This is said to be the return year of the world economy after the Covid pandemic.
Instead, 2022 is marked by a new war, record inflation and climate-related disasters. It was a “multi-crisis” year, a term popularized by historian Adam Tooze.
Get ready for more gloom in 2023.
“The number of crises has increased since the turn of the century,” said Roel Beetsma, a professor of macroeconomics at the University of Amsterdam.
“Since the Second World War, we have never witnessed such a complicated situation,” he told AFP.
After the economic crisis caused by Covid-19 in 2020, consumer prices will start to rise in 2021 as countries come out of lockdowns or other restrictions.
Central banks insist that high inflation will only be temporary as economies return to normal. However, Russia’s invasion of Ukraine in late February sent food and energy prices skyrocketing.
Many countries are currently grappling with a cost-of-living crisis as wages fail to keep up with inflation, forcing households to make tough spending choices.
“Everything is getting more expensive, from ice cream to wine and electricity,” says Nicole Eisermann from her stall at the Frankfurt Christmas market.
Central banks have caught up. They began raising rates this year in an effort to tame hyperinflation, which risks pushing countries into a deep recession, as higher borrowing costs mean slower economic activity.
Inflation has finally begun to slow in the United States and the euro area.
Consumer prices in the Group of 20 developed and emerging countries are expected to hit 8% in the fourth quarter before falling to 5.5% next year, according to the Organization for Economic Cooperation and Development.
The OECD encourages governments to provide aid to bail out households.
In the 27-nation European Union, 674 billion euros ($704 billion) has been spent so far to protect consumers from high energy prices, according to the Bruegel consultancy.
Germany, Europe’s largest economy and most dependent on Russian energy supplies, accounts for 264 billion euros of that total.
According to a survey by consulting firm EY, one in two Germans say they currently only spend on essentials.
“I’m very careful but I have a lot of children and grandchildren,” said Guenther Blum, a shopper at the Frankfurt Christmas market.

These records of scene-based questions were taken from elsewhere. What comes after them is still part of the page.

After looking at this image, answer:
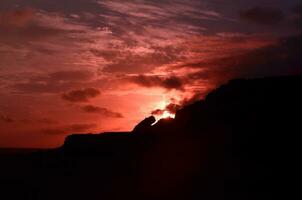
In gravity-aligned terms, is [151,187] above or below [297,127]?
below

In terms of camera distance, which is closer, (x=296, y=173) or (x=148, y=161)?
(x=296, y=173)

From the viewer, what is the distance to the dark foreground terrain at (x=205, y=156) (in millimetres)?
47406

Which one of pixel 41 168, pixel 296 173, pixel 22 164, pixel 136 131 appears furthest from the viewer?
pixel 22 164

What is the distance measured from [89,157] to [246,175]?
103 ft

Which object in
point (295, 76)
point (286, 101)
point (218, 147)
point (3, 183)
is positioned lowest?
point (3, 183)

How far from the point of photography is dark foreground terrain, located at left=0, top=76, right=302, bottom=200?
47.4 meters

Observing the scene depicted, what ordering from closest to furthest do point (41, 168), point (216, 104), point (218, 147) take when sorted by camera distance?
point (218, 147) < point (216, 104) < point (41, 168)

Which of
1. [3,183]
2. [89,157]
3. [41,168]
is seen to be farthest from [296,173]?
[3,183]

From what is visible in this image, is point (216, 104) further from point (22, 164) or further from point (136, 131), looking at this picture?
point (22, 164)

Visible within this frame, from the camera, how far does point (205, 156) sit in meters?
53.4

Rising interest rates also hurt consumers and businesses, although US Federal Reserve Chairman Jerome Powell signaled last week that the pace of rate hikes could ease “as soon as” December. .
However, he warned that policy would likely have to be kept tight for a while to restore price stability.
For her part, European Central Bank President Christine Lagarde sent a clear signal that the ECB will maintain its tightening policy, saying that eurozone inflation has yet to peak.
Economists expect Germany and another major eurozone economy, Italy, to fall into recession. Britain’s economy has shrunk. Ratings agency S&P Global forecasts stagnation for the euro area in 2023.
But the International Monetary Fund still expects the world economy to expand in 2023, with 2.7% growth. The OECD is forecasting 2.2 percent growth.
Meanwhile, the coronavirus pandemic remains a proxy for the global economy.
China’s Covid-free policy has stunted growth in the world’s second-largest economy, but authorities have begun easing restrictions following nationwide protests.
But for Beetsma, the biggest crisis is climate change, which is “playing in slow motion”.
According to reinsurance giant Swiss Re, natural and man-made disasters have caused $268 billion in economic losses through 2022. Hurricane Ian alone caused an estimated insured loss of around $268 billion. 50-65 billion dollars.
Floods in Pakistan have caused $30 billion in damage and economic losses this year.
Governments agreed at the United Nations climate talks (COP27) in Egypt in November to set up a fund to offset the losses suffered by vulnerable developing countries. destroyed by disaster.
But the COP27 summit ended without new commitments to phase out fossil fuels, despite the need to cut greenhouse gas emissions and slow global warming.
“It’s not an acute crisis but a very long-term crisis,” Beetsma said. “If we don’t do enough this will hit us on an unprecedented scale.”
(This story has not been edited by NDTV staff and was automatically generated from an aggregated feed.)